Since larger and more complex information resources are being collected and managed in organizations today, the risk of poor data quality increases, this also implies the creation of ‘information silos’ in which data are redundantly stored, managed, and processed, creating a multitude of inconsistencies in data definitions, data formats, and data values, which makes it almost impossible to understand and use key data.

Poor quality data can directly or indirectly cause many negative economic and social impacts on an organization through less customer satisfaction, increased running costs, inefficient decision-making processes, lower performance, and lowered employee job satisfaction. Poor data quality also increases operational costs since time, and other resources are spent detecting and correcting errors.

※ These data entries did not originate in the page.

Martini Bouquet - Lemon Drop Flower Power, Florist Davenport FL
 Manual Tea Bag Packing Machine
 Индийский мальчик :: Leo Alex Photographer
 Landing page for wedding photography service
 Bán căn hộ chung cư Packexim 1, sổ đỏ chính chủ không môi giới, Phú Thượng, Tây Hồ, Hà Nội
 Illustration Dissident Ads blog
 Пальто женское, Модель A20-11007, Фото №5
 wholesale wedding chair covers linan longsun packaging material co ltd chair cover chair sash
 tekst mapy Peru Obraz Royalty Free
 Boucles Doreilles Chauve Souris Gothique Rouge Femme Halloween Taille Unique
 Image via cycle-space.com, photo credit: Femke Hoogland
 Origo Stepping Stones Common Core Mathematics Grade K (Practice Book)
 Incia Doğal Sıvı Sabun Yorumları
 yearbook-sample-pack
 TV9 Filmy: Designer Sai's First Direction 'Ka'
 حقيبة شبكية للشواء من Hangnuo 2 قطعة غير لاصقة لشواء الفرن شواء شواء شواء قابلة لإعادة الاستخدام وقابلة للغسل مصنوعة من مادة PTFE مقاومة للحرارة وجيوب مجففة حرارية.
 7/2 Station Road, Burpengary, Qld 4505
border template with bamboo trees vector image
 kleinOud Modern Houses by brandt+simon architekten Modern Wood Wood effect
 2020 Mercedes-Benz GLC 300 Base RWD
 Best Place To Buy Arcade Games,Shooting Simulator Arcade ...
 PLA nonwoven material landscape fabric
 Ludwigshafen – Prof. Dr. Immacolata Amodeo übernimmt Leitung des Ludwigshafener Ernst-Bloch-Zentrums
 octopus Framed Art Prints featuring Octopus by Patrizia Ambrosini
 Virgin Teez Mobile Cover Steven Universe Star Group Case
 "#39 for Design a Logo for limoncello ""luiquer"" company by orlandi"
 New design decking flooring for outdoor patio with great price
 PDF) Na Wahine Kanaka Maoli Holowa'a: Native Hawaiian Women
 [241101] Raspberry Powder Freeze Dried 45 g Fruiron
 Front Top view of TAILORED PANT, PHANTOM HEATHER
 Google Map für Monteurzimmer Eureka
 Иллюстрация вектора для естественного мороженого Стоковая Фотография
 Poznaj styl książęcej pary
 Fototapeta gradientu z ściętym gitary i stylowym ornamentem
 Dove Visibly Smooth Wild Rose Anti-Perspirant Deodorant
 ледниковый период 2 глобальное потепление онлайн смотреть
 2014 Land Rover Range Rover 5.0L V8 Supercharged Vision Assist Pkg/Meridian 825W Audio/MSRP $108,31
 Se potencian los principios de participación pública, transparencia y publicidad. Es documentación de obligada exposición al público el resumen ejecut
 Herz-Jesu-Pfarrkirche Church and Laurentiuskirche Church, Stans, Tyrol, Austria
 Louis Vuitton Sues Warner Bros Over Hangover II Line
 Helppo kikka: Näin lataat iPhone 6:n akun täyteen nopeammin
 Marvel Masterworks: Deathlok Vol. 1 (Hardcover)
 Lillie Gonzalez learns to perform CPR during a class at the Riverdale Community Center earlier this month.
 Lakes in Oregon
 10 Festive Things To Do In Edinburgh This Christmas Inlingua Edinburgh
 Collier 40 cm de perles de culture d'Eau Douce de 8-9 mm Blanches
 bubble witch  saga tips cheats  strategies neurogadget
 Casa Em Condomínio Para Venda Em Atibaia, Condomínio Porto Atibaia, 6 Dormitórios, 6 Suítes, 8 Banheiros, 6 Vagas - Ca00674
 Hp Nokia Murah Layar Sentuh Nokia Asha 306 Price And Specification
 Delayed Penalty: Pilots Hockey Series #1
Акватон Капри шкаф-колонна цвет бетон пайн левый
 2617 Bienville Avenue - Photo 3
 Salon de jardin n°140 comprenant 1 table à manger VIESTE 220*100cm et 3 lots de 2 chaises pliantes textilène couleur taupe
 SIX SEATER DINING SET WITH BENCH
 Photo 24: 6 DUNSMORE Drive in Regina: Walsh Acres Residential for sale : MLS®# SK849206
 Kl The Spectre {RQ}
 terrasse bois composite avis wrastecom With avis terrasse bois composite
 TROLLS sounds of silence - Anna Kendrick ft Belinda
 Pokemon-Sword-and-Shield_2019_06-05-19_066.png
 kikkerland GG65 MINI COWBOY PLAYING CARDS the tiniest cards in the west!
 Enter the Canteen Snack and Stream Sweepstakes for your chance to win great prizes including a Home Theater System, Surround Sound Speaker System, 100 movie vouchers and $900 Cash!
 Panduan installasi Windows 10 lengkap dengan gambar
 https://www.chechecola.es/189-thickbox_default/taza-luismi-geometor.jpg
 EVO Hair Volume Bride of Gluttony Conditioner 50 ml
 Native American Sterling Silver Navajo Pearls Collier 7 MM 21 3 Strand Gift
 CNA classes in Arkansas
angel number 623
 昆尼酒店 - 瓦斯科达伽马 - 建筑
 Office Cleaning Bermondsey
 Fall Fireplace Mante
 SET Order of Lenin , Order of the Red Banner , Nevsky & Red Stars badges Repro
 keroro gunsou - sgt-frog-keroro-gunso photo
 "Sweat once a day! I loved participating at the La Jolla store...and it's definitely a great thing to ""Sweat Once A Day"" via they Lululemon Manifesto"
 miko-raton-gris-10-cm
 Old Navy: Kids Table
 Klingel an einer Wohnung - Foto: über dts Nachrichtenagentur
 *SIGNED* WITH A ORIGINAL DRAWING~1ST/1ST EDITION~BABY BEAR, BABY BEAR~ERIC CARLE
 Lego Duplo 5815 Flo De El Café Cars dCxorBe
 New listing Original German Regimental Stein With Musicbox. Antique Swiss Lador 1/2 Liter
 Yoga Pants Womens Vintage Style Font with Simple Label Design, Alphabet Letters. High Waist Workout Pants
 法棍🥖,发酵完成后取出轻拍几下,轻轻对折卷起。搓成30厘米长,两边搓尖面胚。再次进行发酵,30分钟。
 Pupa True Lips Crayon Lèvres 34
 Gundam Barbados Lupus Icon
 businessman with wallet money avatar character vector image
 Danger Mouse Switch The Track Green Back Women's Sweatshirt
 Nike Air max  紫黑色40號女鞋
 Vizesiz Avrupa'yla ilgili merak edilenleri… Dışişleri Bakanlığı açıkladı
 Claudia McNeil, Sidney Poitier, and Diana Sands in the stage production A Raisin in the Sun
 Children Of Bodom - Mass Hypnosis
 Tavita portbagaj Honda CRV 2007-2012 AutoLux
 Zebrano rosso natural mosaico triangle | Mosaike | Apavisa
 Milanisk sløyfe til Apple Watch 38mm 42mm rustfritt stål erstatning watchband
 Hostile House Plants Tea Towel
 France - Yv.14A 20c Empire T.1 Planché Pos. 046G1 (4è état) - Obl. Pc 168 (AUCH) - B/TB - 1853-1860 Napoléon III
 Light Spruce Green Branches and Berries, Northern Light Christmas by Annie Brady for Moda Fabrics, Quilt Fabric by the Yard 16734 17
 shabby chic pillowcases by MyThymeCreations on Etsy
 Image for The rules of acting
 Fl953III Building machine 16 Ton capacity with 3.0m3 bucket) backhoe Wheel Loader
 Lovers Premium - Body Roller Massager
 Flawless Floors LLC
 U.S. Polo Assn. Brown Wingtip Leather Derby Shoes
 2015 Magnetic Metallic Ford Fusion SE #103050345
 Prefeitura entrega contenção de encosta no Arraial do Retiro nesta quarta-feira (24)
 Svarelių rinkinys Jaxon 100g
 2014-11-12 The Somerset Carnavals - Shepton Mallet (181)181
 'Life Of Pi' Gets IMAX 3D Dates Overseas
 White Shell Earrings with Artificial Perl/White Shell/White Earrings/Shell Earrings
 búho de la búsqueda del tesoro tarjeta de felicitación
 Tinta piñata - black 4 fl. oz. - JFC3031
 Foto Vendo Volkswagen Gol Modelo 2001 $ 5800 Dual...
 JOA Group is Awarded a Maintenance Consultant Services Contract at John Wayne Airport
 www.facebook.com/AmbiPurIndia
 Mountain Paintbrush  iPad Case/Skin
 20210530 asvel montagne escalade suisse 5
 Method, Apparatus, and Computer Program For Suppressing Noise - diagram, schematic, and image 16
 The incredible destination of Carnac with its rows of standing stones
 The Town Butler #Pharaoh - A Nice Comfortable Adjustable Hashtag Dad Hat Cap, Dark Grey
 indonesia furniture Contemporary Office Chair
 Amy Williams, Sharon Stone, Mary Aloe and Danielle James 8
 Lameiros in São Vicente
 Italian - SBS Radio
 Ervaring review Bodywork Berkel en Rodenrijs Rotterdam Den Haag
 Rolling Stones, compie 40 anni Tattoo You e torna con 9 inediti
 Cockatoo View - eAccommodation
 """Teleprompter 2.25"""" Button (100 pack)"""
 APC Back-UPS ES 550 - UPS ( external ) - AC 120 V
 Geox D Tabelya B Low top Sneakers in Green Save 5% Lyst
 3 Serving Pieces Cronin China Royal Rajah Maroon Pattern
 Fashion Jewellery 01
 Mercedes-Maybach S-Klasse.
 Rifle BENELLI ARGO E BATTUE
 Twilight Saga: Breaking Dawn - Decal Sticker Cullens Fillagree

Since data are created and used in all daily operations, data are critical inputs to almost all decisions. Data implicitly define common terms in an enterprise; data constitutes a significant contributor to organizational culture. Thus, poor data quality can have negative effects on the organizational culture. Poor data quality also means that it becomes difficult to build trust in the company data, implying a lack of user acceptance of any initiatives based on such data.

Many companies experience high costs due to poor quality data, although the exact extent of such costs is difficult to estimate. Studies to produce estimates of the total cost of poor data quality have proven difficult to perform. Additionally, data quality research has not yet advanced to having standard measurement methods for any of these issues.

However, according to studies conducted by industry experts, including Gartner Group, Price Waterhouse Coopers, and The Data Warehousing Institute, poor data quality broadly causes 8-12% of revenue loss and 40-60% of additional expense. This means that the economic effect of even small data inaccuracies can be very significant. Marginal data inaccuracies may not necessarily represent a major problem in manufacturing. Still, such inaccuracies will directly affect lost sales and operational disruptions in the after-sales organizations.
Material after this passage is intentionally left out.